Guest Blog: Greening AI, A Policy Agenda for the AI and Energy Revolutions
We are at the beginning of a new age. The accelerating pace of artificial intelligence development presents new opportunities. Every industry will be profoundly reshaped by this general-purpose technology, and discovering novel solutions to the world’s most intractable challenges, such as climate change, will become possible. Governments have a unique opportunity to take action.
As demand for AI has grown, so too has demand for energy. This has created strains on national energy networks, which need to be managed in the short term. But in the medium to long term, the two systems need not be in tension. Instead, each can offer the chance of success in the other. The revolutions taking place in AI and energy are interconnected.
With the right strategy, these twin transitions can create a positive loop in which AI speeds up the energy transition while subsequent clean-energy production fuels further technological innovation, unleashing investments into compute infrastructure and clean technologies.
Many actors in the private sector are already aware of this interplay between clean-energy developments and innovation advancements. Developers are intensely focused on cutting energy demand, while companies such as Nvidia, Microsoft and Google are investing heavily in reducing consumption and increasing clean energy. Political leaders need to continue to create the incentives for companies to move in the direction of the twin transitions with a policy agenda that aims to minimise AI’s energy and carbon costs while maximising its benefits.
Unlocking the positive loop at scale requires a bargain between the public and private sectors: governments need to make it easy for companies to innovate and adopt greener AI techniques and the private sector needs to rachet up investments in clean-energy development and energy-efficiency R&D. This focus has to be emphasised across the whole AI value chain – from the electricity grid and power sources to hardware, software and end use – to bend the energy demand curve and unlock the positive loop.
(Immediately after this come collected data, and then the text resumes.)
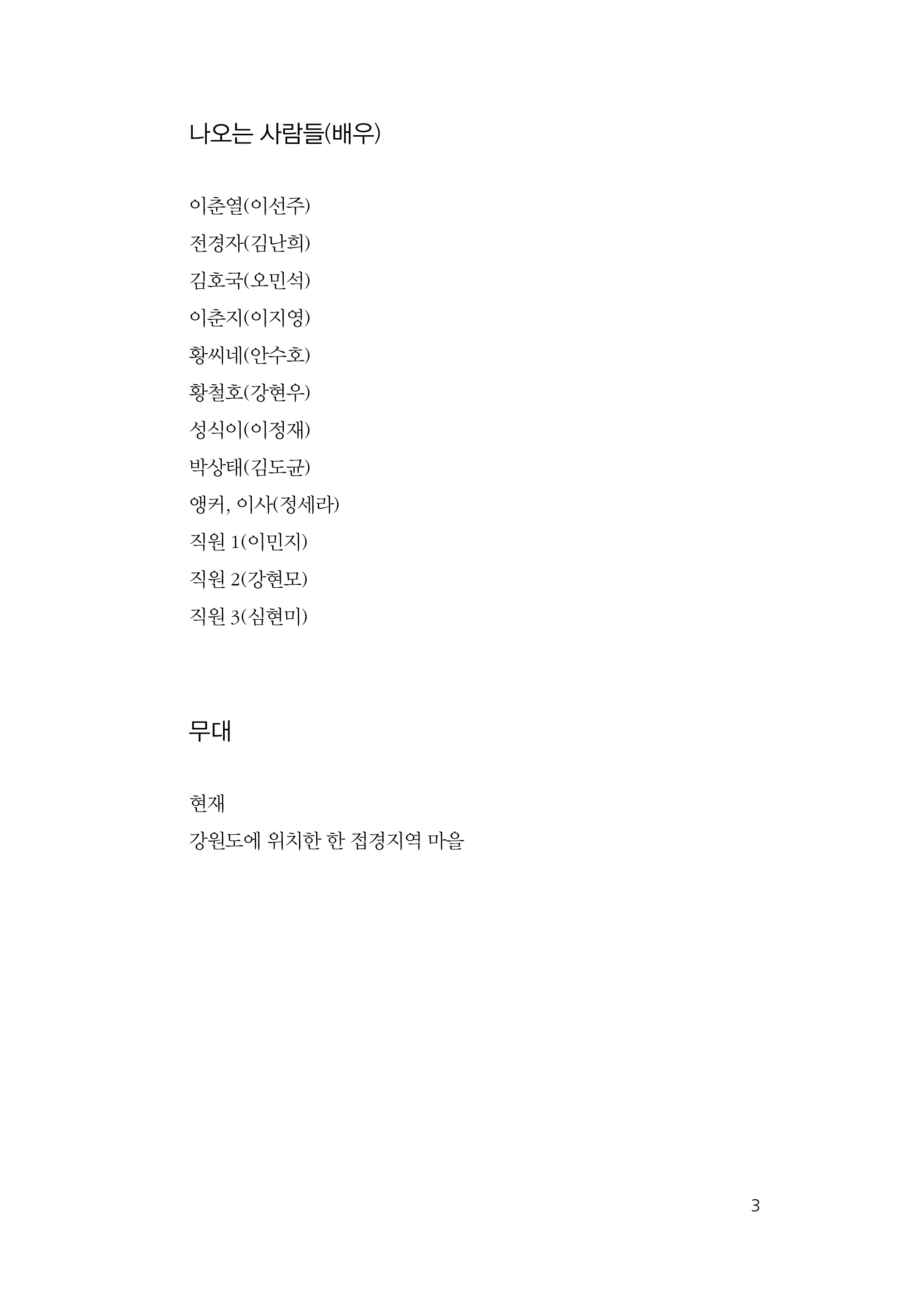 나오는 사람들(배우)

이춘열(이선주)
전경자(김난희)
김호국(오민석)
이춘지(이지영)
황씨네(안수호)
황철호(강현우)
성식이(이정재)
박상태(김도균)
앵커, 이사(정세라)
직원 1(이민지)
직원 2(강현모)
직원 3(심현미)

무대

현재
강원도에 위치한 한 접경지역 마을

3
While circumstances and priorities will vary from country to country, it is clear that governments pursuing success in AI and in climate policy face similar challenges. Practical action is needed in five core areas:
- Build foundational government capacity: This should include mechanisms at the centre of government that drive national AI efforts and integrate green AI. Investing in collaboration between government, academia and the private sector will also help governments build the right technical expertise and governance frameworks to unlock the positive loop. To meet AI’s growing energy requirements, governments also need to build energy infrastructure and power generation that incorporates AI energy-demand forecasts.
- Identify the scale of the problem: Governments need to establish and adopt best-practice metrics for reporting on carbon emissions and energy consumption across the AI value chain. Doing so can fill existing measurement and accountability gaps that currently hinder governments’ abilities to create the right kinds of policies and R&D investments needed to unlock the positive loop.
- Use agile policies and targets to incentivise greener practices: Because the AI revolution is progressing rapidly, governments need to develop innovative, flexible planning and permitting criteria that support private-sector investment in and adoption of clean-energy technologies, while also creating a green-AI certification scheme that incentivises environmentally friendly practices through evidence-based targets. Elements of this could be made mandatory over time if incentives and supportive regulatory environments prove insufficient.
- Create better alternatives: Governments need to facilitate private sector innovation in advanced energy solutions like nuclear and geothermal to ensure AI and energy-system investments go hand in hand. Governments also need to increase R&D investments in green-AI hardware and software to identify new energy-efficient solutions; promote open-source AI models to reduce resource-intensive training phases; and dedicate a portion of the national compute pool for green AI research.
- Collaborate and coordinate internationally: By engaging across borders, governments can accelerate and deliver global progress on green AI. Leaders should look to the COP Breakthrough Agenda to convene and coordinate high-level international collaboration, agenda setting and delivery for green AI.